[Start of EXCERPT]

But not twenty miles away, where Hood's Canal makes its great bend, is Union City, under the management of the Oregon Improvement Company. This is not a new town, having had an existence for several years, but its pretensions are similar to those of Detroit. The Port Townsend and Southern will come here without doubt, and the Union Pacific also. Lots are selling at from one hundred to one thousand dollars. If you demur to the latter price for lots lately carved out of the forest, you will be told that it has cost something to do the carving, and that you get certain improvements in addition which you have no right to expect in a new country, all of which is true.

Then, again, there is Puget City, situated a little more than half-way from Tacoma to Olympia in a straight line, on the east shore of the Sound. It is advertised by the Puget City Company as possessing a beautiful situation, besides which no commerce from any of the seven inlets at the head of Puget Sound can reach the lower Sound "without passing before this rising young metropolis." Its "unexcelled deep water facilities and the railroads, Union and Northern Pacific," are among its advantages; and "the song of the saw-mill is heard all day long," building being active.

[End of EXCERPT]
[Start of RECORD EXCERPTS]

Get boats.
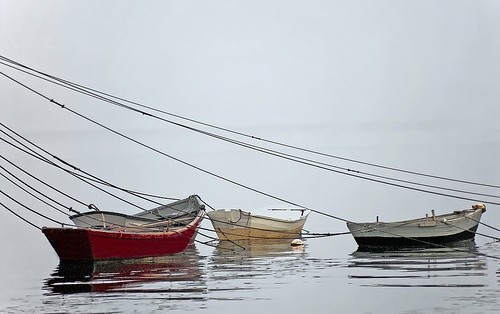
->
[345,199,486,252]
[41,203,206,263]
[206,208,312,251]
[68,192,204,244]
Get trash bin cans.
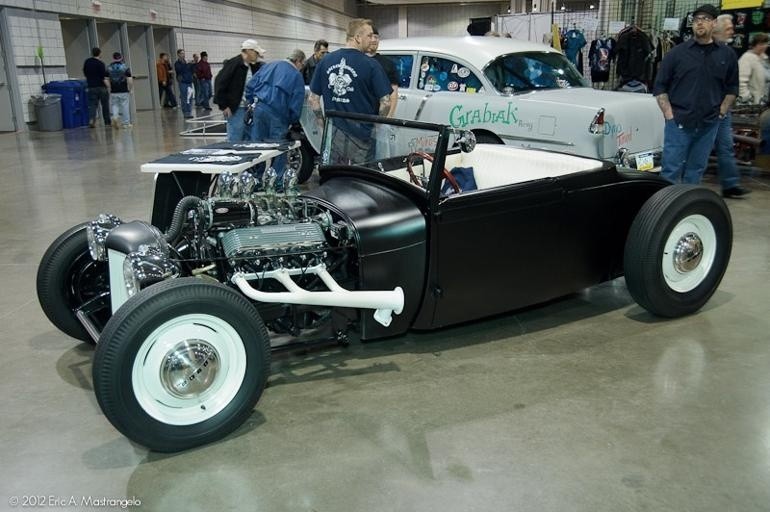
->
[41,80,88,129]
[32,94,63,132]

[End of RECORD EXCERPTS]

- _TO DO_:
In the Puget Sound towns passage, rewrite the part starting at "But not twenty" and ending at "which is true.", replacing "Detroit" with "Olympia".

- _OUTPUT_:
But not twenty miles away, where Hood's Canal makes its great bend, is Union City, under the management of the Oregon Improvement Company. This is not a new town, having had an existence for several years, but its pretensions are similar to those of Olympia. The Port Townsend and Southern will come here without doubt, and the Union Pacific also. Lots are selling at from one hundred to one thousand dollars. If you demur to the latter price for lots lately carved out of the forest, you will be told that it has cost something to do the carving, and that you get certain improvements in addition which you have no right to expect in a new country, all of which is true.